If you imagine government in its ideal form, it would have very few overlapping programs and departments. It would be a lean, mean, efficiency driven machine. But that government ideal is difficult to create.

Our nation faces a variety of challenges: strengthening national security; protecting the environment, agriculture and natural resources; caring for Americans’ health as costs rise and the population ages. Solving these problems requires expertise, capabilities and resources that reside in many organizations across government; they need to be shared, not duplicated.

Louis Heinzer is a principal for Deloitte Consulting in their federal practice. Deloitte and the Partnership for Public Service teamed up to create a roadmap to better utilize shared services, “Helping Government Deliver. Transforming Mission and Support Services.

Heinzer told Chris Dorobek on the DorobekINSIDER program that shared services are starting to make an impact in government.

• • •

◆ **AIM 1**
In the passage on shared government services, why should expertise, capabilities and resources be shared rather than duplicated? Answer in one to three sentences.
◆ **AIM 2**
Rewrite the stretch of the passage on shared government services from "Our nation faces" through "impact in government.", replacing "challenges" with "difficulties".

◆ **GIVEN DATA**
• • •

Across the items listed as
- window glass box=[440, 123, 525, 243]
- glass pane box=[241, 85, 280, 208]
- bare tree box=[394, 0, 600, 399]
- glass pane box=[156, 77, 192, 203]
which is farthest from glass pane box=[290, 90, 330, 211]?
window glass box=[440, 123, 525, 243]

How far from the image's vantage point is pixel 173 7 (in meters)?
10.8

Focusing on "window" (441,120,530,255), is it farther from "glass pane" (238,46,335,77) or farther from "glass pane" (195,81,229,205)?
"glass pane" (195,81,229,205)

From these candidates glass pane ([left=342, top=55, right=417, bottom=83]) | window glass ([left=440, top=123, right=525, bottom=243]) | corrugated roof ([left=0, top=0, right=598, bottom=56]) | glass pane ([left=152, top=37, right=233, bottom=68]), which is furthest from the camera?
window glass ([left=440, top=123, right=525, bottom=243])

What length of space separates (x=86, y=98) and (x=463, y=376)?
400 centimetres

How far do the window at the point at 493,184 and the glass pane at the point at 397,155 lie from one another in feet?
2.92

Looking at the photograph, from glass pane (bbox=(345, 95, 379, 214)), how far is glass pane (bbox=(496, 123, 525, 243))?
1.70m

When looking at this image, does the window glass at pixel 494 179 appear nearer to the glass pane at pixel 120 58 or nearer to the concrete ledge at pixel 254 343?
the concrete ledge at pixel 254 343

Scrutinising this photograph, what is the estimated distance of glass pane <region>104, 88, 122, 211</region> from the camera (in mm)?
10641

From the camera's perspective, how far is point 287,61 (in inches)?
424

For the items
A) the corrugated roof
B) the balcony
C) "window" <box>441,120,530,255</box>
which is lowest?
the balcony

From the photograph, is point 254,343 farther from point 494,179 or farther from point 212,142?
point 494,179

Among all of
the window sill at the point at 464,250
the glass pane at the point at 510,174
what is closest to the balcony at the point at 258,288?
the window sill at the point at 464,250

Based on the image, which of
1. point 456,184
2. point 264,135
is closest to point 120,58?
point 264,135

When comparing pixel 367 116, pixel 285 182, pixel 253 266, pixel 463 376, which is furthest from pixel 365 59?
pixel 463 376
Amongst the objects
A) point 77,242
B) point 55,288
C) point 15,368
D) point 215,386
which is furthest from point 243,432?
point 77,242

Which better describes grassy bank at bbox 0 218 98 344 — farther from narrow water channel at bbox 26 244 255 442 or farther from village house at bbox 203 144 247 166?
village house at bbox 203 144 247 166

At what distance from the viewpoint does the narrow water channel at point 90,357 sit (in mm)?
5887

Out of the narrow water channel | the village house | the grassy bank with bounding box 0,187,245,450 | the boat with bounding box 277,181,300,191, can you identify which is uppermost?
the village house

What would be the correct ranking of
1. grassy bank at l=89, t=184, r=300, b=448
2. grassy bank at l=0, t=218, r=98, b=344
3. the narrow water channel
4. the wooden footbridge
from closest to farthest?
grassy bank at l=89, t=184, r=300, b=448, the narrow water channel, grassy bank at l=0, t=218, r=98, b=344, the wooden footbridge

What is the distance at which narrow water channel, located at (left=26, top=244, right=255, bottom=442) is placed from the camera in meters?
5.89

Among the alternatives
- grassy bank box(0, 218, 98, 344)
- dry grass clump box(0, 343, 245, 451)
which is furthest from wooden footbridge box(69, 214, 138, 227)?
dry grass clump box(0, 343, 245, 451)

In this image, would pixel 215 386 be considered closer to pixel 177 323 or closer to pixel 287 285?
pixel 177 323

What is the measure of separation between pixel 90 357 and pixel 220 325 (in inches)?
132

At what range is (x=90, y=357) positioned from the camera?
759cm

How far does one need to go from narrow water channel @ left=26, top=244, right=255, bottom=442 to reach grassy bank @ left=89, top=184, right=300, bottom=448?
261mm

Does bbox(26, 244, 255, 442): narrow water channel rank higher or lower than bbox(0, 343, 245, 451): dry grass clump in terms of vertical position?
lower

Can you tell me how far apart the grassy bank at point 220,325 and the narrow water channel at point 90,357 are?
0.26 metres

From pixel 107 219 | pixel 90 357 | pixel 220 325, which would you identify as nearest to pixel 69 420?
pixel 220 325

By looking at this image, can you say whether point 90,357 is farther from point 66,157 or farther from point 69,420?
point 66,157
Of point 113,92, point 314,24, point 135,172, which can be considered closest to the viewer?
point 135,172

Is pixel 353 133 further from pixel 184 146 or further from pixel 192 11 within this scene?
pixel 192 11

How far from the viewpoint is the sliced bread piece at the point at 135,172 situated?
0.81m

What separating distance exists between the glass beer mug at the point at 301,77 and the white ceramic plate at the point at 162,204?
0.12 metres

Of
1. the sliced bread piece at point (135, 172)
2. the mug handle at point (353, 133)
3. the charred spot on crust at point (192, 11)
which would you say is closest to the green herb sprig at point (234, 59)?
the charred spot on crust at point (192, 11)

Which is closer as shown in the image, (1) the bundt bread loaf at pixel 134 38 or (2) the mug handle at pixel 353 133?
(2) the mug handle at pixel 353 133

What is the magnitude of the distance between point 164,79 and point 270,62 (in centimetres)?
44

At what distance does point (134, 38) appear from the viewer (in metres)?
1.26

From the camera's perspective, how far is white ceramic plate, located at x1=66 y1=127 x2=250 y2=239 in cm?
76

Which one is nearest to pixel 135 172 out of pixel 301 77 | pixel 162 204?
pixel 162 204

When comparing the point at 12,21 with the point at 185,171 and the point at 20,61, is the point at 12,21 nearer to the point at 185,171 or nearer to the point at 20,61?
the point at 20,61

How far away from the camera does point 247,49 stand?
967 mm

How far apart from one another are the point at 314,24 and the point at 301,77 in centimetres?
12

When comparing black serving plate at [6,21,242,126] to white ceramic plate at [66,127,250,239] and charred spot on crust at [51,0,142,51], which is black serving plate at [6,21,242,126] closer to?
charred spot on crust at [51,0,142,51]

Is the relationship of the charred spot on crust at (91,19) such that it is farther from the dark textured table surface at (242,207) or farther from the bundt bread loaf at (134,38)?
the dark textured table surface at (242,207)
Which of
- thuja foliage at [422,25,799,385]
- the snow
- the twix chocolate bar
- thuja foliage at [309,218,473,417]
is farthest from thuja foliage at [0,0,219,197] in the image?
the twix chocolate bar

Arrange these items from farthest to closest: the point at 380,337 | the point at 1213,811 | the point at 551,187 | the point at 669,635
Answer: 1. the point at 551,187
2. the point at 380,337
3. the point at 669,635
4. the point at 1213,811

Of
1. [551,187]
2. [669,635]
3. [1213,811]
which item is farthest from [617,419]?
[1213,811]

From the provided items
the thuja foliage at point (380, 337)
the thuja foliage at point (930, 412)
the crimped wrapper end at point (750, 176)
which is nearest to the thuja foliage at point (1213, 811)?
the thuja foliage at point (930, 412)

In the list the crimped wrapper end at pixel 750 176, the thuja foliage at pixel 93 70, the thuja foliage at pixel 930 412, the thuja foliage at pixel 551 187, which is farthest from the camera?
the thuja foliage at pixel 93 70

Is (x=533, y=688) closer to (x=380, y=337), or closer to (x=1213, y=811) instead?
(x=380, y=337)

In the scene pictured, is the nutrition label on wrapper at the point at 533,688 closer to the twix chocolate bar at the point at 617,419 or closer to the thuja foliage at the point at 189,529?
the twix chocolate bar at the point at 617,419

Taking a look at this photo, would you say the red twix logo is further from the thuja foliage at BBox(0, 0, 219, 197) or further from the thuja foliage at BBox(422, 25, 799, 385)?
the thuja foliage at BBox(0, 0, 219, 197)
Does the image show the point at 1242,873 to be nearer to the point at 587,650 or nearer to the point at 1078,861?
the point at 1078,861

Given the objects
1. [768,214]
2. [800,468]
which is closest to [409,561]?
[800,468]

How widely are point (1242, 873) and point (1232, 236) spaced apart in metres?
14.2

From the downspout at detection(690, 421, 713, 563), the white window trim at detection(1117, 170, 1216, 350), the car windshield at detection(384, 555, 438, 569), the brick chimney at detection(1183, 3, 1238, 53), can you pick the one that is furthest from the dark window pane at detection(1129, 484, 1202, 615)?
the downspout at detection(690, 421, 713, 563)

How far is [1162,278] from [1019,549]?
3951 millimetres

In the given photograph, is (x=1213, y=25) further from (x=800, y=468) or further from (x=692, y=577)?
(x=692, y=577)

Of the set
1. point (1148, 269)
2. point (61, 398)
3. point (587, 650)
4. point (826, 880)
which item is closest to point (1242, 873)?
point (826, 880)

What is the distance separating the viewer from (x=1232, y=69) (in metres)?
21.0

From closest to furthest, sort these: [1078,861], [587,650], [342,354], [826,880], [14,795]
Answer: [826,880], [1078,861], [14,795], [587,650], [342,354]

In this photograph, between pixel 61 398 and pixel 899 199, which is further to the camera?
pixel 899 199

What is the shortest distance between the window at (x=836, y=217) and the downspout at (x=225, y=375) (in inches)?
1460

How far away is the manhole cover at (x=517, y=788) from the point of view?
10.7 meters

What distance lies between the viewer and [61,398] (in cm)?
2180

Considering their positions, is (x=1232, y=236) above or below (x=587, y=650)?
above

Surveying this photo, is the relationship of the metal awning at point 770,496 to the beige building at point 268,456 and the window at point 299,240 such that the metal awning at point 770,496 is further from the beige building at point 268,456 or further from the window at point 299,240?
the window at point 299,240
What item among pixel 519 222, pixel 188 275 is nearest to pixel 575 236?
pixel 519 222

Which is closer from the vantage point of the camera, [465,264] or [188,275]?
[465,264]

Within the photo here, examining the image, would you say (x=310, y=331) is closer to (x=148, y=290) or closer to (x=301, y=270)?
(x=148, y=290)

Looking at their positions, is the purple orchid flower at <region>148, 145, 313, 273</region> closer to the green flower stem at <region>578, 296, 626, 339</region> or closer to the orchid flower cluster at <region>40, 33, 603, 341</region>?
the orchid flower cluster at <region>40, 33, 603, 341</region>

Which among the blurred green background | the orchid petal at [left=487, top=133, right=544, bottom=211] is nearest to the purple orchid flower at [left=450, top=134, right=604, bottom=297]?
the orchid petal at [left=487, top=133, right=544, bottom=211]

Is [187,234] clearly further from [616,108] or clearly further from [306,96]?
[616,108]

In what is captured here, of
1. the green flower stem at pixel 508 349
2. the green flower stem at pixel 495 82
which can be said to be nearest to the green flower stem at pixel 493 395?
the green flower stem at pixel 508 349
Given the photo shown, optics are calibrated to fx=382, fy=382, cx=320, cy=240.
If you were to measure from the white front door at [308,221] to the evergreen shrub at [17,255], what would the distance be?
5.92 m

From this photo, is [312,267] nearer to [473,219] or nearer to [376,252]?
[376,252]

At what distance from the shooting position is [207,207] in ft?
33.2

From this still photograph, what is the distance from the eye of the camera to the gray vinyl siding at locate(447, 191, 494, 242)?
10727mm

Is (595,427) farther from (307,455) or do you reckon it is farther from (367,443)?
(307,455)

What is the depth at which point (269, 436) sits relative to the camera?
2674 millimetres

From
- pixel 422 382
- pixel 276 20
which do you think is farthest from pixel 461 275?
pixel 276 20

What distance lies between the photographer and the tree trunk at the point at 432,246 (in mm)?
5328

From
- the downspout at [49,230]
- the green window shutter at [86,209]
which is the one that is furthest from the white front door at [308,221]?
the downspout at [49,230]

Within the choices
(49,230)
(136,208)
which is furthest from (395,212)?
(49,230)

• • •

◆ **COMPLETE OUTPUT 1**
Addressing the nation's challenges, such as strengthening national security, protecting the environment, agriculture and natural resources, and caring for Americans' health, requires expertise, capabilities and resources that reside in many organizations across government. Because these are spread across organizations, they need to be shared rather than duplicated.

◆ **COMPLETE OUTPUT 2**
Our nation faces a variety of difficulties: strengthening national security; protecting the environment, agriculture and natural resources; caring for Americans’ health as costs rise and the population ages. Solving these problems requires expertise, capabilities and resources that reside in many organizations across government; they need to be shared, not duplicated.

Louis Heinzer is a principal for Deloitte Consulting in their federal practice. Deloitte and the Partnership for Public Service teamed up to create a roadmap to better utilize shared services, “Helping Government Deliver. Transforming Mission and Support Services.

Heinzer told Chris Dorobek on the DorobekINSIDER program that shared services are starting to make an impact in government.